**Data:**
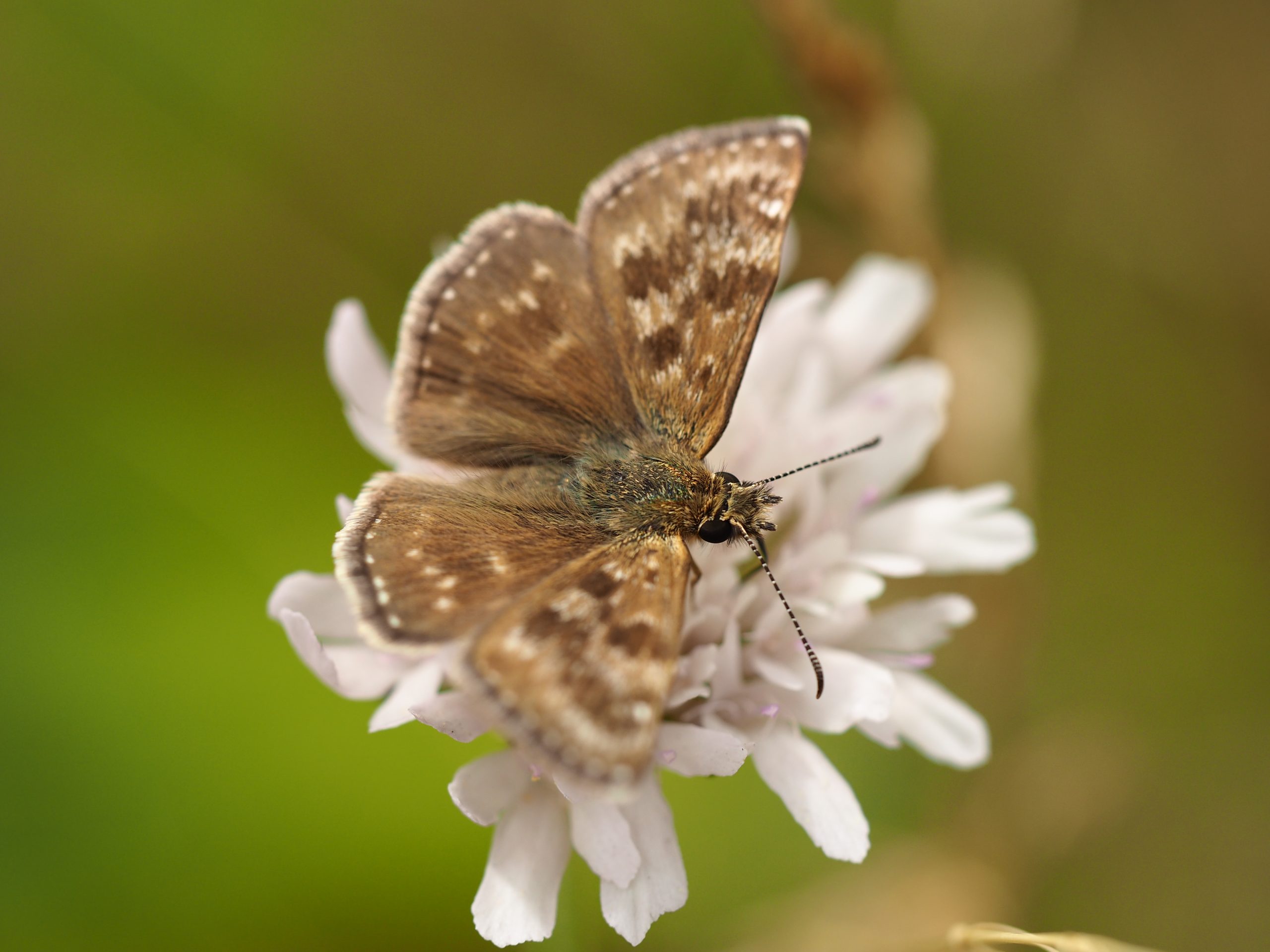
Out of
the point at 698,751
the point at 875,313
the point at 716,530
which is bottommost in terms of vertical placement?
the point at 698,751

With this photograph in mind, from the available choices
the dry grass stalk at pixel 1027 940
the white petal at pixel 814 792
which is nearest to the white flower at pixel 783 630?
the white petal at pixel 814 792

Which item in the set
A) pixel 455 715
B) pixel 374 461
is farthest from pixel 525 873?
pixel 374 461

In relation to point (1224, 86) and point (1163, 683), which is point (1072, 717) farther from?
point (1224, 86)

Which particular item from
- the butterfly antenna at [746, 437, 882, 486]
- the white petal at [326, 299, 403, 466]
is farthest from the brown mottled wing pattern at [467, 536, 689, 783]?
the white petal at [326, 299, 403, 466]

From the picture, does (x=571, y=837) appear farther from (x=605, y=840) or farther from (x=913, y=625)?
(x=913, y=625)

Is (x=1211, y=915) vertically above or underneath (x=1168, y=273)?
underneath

**Directions:**
Update the records above by writing "farthest" as "furthest" wherever it appears, with everything else left the same. Leave the pictures out of your answer.

**Task answer:**
Out of
the point at 698,751
the point at 875,313
the point at 716,530
which is bottommost in terms of vertical placement?
the point at 698,751

With this photograph in mind, from the available choices
the dry grass stalk at pixel 1027 940
the white petal at pixel 814 792
which is nearest to the white flower at pixel 783 630?
the white petal at pixel 814 792

Which item in the set
A) pixel 455 715
B) pixel 374 461
is furthest from pixel 525 873?
pixel 374 461

In relation to point (1224, 86) and point (1163, 683), which is point (1072, 717) farther from?
point (1224, 86)

Which particular item from
- the butterfly antenna at [746, 437, 882, 486]
- the white petal at [326, 299, 403, 466]
is furthest from the brown mottled wing pattern at [467, 536, 689, 783]?
the white petal at [326, 299, 403, 466]

From the picture, does (x=571, y=837) appear farther from (x=605, y=840) or farther from (x=913, y=625)?
(x=913, y=625)

Is (x=1211, y=915) vertically above or underneath (x=1168, y=273)?
underneath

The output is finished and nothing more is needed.